Construction initiale XVIe siècle (≈ 1650)
Période de construction d'origine du bâtiment.
16 janvier 1926
Inscription MH
Inscription MH 16 janvier 1926 (≈ 1926)
Protection de la façade par arrêté.
Aujourd'hui
Aujourd'hui
Aujourd'hui Aujourd'hui (≈ 2025)
Position de référence.
Patrimoine classé
Façade : inscription par arrêté du 16 janvier 1926
Personnages clés
Information non disponible - Aucun personnage cité
Le texte source ne mentionne aucun acteur historique.
Origine et histoire
La maison située au 3 rue de l'Empereur à Orléans est un édifice emblématique du XVIe siècle, typique de l’architecture civile de la Renaissance en Val de Loire. Classée Monument Historique, elle se distingue par sa façade, protégée par arrêté ministériel depuis 1926. Les transformations ultérieures, notamment au rez-de-chaussée adapté à des usages industriels, ainsi que la disparition des meneaux des fenêtres des étages supérieurs, témoignent des adaptations fonctionnelles subies par le bâtiment au cours des siècles. Les bandeaux sculptés sous les appuis de fenêtre restent l’un des rares éléments décoratifs d’origine encore visibles.
L’état actuel de la maison reflète une histoire complexe, marquée par des modifications structurelles répondant à des besoins pratiques, tout en conservant des traces de son prestige passé. La localisation approximative, notée comme « a priori satisfaisante » (niveau 6/10), et les données INSEE confirment son ancrage dans le centre-ville d’Orléans, dans le département du Loiret.

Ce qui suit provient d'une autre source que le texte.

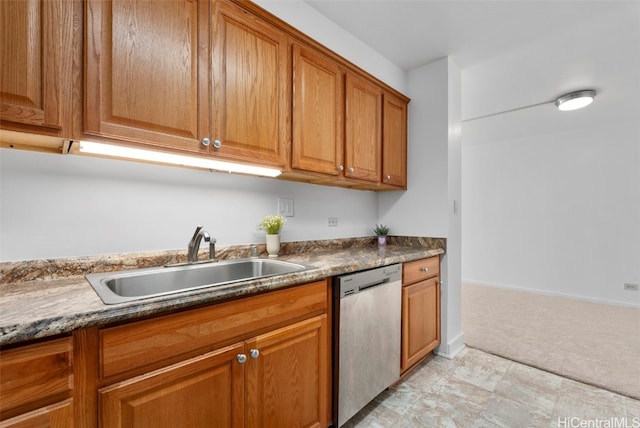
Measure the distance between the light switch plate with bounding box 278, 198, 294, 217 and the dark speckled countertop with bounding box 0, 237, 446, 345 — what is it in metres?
0.41

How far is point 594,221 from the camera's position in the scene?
3820 millimetres

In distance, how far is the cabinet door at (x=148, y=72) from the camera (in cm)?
102

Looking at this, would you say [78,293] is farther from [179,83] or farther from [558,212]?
[558,212]

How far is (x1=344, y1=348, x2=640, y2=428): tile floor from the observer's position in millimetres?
1593

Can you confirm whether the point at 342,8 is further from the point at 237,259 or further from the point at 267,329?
the point at 267,329

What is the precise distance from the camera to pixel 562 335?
2.73 metres

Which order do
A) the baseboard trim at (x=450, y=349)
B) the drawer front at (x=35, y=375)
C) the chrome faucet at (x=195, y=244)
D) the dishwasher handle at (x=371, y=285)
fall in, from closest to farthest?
the drawer front at (x=35, y=375), the chrome faucet at (x=195, y=244), the dishwasher handle at (x=371, y=285), the baseboard trim at (x=450, y=349)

L’absence de mentions sur son accessibilité ou sa vocation actuelle (visite, location, etc.) laisse planer un mystère sur son usage contemporain, bien que son statut de Monument Historique en fasse un patrimoine protégé.

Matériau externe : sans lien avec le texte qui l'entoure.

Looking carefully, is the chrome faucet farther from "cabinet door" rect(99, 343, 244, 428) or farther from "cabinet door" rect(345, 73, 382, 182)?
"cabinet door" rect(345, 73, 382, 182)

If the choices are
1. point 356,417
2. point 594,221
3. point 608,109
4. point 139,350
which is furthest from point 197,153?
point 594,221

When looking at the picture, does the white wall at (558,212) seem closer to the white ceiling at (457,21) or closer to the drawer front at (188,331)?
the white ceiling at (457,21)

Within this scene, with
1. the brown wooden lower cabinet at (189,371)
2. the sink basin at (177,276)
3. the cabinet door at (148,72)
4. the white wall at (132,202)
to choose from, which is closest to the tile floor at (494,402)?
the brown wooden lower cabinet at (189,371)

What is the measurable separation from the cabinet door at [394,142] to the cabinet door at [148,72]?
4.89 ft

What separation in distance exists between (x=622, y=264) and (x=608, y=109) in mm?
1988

Les sources disponibles, notamment la base Mérimée et Monumentum, soulignent l’importance de ce bâtiment dans le paysage architectural orléanais. Les photographies sous licence Creative Commons, comme celle créditée à Pymouss, permettent d’apprécier ses détails extérieurs, malgré l’imprécision des coordonnées GPS. L’inscription de 1926 concerne uniquement la façade, ce qui suggère que les aménagements intérieurs, non protégés, ont pu évoluer librement au gré des époques et des propriétaires.